As-Suyuthi menjelaskan, tadlis asy-syuyukh kebenciannya lebih ringan dibanding tadlis al-isnad - sebabnya sekadar mempersulit orang lain mengenali siapa sebenarnya gurunya, bukan menyembunyikan keterputusan sanad.

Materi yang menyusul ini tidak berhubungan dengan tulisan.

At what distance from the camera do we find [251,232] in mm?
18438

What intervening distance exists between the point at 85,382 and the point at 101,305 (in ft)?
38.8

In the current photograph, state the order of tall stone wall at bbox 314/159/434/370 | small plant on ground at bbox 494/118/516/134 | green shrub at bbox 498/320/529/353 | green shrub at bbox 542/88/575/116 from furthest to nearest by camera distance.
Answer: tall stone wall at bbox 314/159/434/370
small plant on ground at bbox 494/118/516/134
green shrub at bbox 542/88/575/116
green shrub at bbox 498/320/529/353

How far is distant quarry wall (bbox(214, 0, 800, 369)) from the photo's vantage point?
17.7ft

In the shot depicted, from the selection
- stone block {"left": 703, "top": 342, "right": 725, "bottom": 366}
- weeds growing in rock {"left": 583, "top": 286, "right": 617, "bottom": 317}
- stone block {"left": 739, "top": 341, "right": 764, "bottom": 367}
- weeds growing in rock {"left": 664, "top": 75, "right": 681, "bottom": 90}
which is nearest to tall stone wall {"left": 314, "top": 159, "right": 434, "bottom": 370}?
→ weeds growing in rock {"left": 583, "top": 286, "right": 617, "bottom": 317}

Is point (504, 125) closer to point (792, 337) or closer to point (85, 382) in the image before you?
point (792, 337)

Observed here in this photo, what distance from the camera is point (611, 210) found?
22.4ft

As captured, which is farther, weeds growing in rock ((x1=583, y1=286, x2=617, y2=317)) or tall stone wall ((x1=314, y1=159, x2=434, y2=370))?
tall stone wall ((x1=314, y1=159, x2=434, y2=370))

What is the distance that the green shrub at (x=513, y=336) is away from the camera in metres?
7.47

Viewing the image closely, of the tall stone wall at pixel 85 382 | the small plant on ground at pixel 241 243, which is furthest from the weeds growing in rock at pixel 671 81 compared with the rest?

Tingkat kebenciannya sendiri bervariasi tergantung motivasinya: paling buruk bila dilakukan untuk menyembunyikan bahwa gurunya sebenarnya perawi lemah (agar tidak diketahui ia meriwayatkan dari orang dhaif) - pendapat yang lebih kuat tetap tidak menjadikannya cacat (jarh) langsung terhadap perawi tersebut, meski riwayatnya jadi sulit ditelusuri.5

Kenapa Ketelitian Ini Penting

Membongkar praktik tadlis - sekecil apa pun bentuknya - adalah wujud nyata perlawanan terhadap segala bentuk penyamaran dalam periwayatan, sejalan dengan ancaman keras bagi siapa pun yang menyandarkan sesuatu kepada Nabi shallallahu 'alaihi wasallam tanpa dasar yang benar-benar jelas:

مَنْ كَذَبَ عَلَيَّ مُتَعَمِّدًا فَلْيَتَبَوَّأْ مَقْعَدَهُ مِنَ النَّارِ
"Barangsiapa berdusta atas namaku dengan sengaja, maka hendaklah dia menempati tempat duduknya di neraka." (HR. Bukhari no. 1229, dari Al-Mughirah bin Syu'bah)6

Nau' 12 ini adalah salah satu dari 93 nau' dalam kitab Tadrib ar-Rawi, kitab rujukan jenjang Lanjut program Ulumul Hadits Berjenjang Ngajisanad.

Catatan & Referensi

  1. As-Suyuthi, Tadrib ar-Rawi fi Syarh Taqrib an-Nawawi, tahqiq Abu Qutaybah Nazhar Muhammad al-Faryabi, naskah digital Al-Maktabah Asy-Syamilah, hlm. 256.

  2. Ibid., hlm. 259.

  3. Ibid., hlm. 256.

  4. Ibid., hlm. 262, 264.

  5. Ibid., hlm. 262, 264.

  6. HR. Bukhari no. 1229 (dari Al-Mughirah bin Syu'bah), juga no. 106 dan Muslim no. 1 dalam Muqaddimah (dari Abu Hurairah) - hadits mutawatir.